Your hint "compare the series with the corresponding continuous function" was a bit misleading. I think you meant the series Σ1/n2 compared to the integral of the corresponding continuous function. With the figure, I wanted to make your hint clear .

13. Jul 17, 2016

### haruspex

Again, I was leaving it to the OP to make the analogy between the sum of the series and the integral of the function.

14. Jul 17, 2016

### ehild

Series is the sum of a sequence. https://en.wikipedia.org/wiki/Series_(mathematics).

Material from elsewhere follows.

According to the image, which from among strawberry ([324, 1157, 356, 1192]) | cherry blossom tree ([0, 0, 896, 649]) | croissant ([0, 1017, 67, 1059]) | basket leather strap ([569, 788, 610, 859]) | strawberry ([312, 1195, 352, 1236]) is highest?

I think you meant the sum of the sequence 1/n2.

15. Jul 17, 2016

### haruspex

16. Jul 20, 2016

### rcgldr

Combining the attempt in post #1 and the relevant equation in post #9:

$$1+\frac{1}{2^{2}}+\frac{1}{3^{2}}+\frac{1}{4^{2}}+\ldots < 1+\left(\frac{1}{2^{2}}+\frac{1}{2^{2}}\right)+\left(\frac{1}{4^{2}}+\frac{1}{4^{2}}+\frac{1}{4^{2}}+\frac{1}{4^{2}}\right)+ \ldots$$

A finite version of the right hand series is equal to:

$$1+\frac{1}{2}+\frac{1}{4}+\frac{1}{8}+\ldots+\frac{1}{N}$$

Multiply by 2

$$2+\frac{2}{2}+\frac{2}{4}+\frac{2}{4}+\ldots+\frac{2}{N} = 3+\frac{1}{2}+\frac{1}{4}+\ldots+\frac{2}{N}$$

Then subtract 2 x series - 1 x series to eliminate the inner terms:

$$\left(3+\frac{1}{2}+\frac{1}{4}+\ldots+\frac{2}{N}\right) - \left(1+\frac{1}{2}+\frac{1}{4}+\ldots+\frac{1}{N}\right) = 2 - \frac{1}{N}$$

Since

$$1+\frac{1}{2^{2}}+\frac{1}{3^{2}}+\frac{1}{4^{2}}+\ldots < 1+\left(\frac{1}{2^{2}}+\frac{1}{2^{2}}\right)+\left(\frac{1}{4^{2}}+\frac{1}{4^{2}}+\frac{1}{4^{2}}+\frac{1}{4^{2}}\right)+ \ldots$$

Then even an infinite series of the left hand side is < 2.

Last edited: Jul 20, 2016
17. Jul 20, 2016

### Ray Vickson

You could also use the fact that for $n \geq 2$ we have
$$\frac{1}{n^2} < \frac{1}{n(n-1)} = \frac{1}{n-1} - \frac{1}{n}$$
The series
$$\sum_{n=2}^N \left( \frac{1}{n-1} - \frac{1}{n} \right)$$
is easy to deal with (being a so-called "telescoping" series).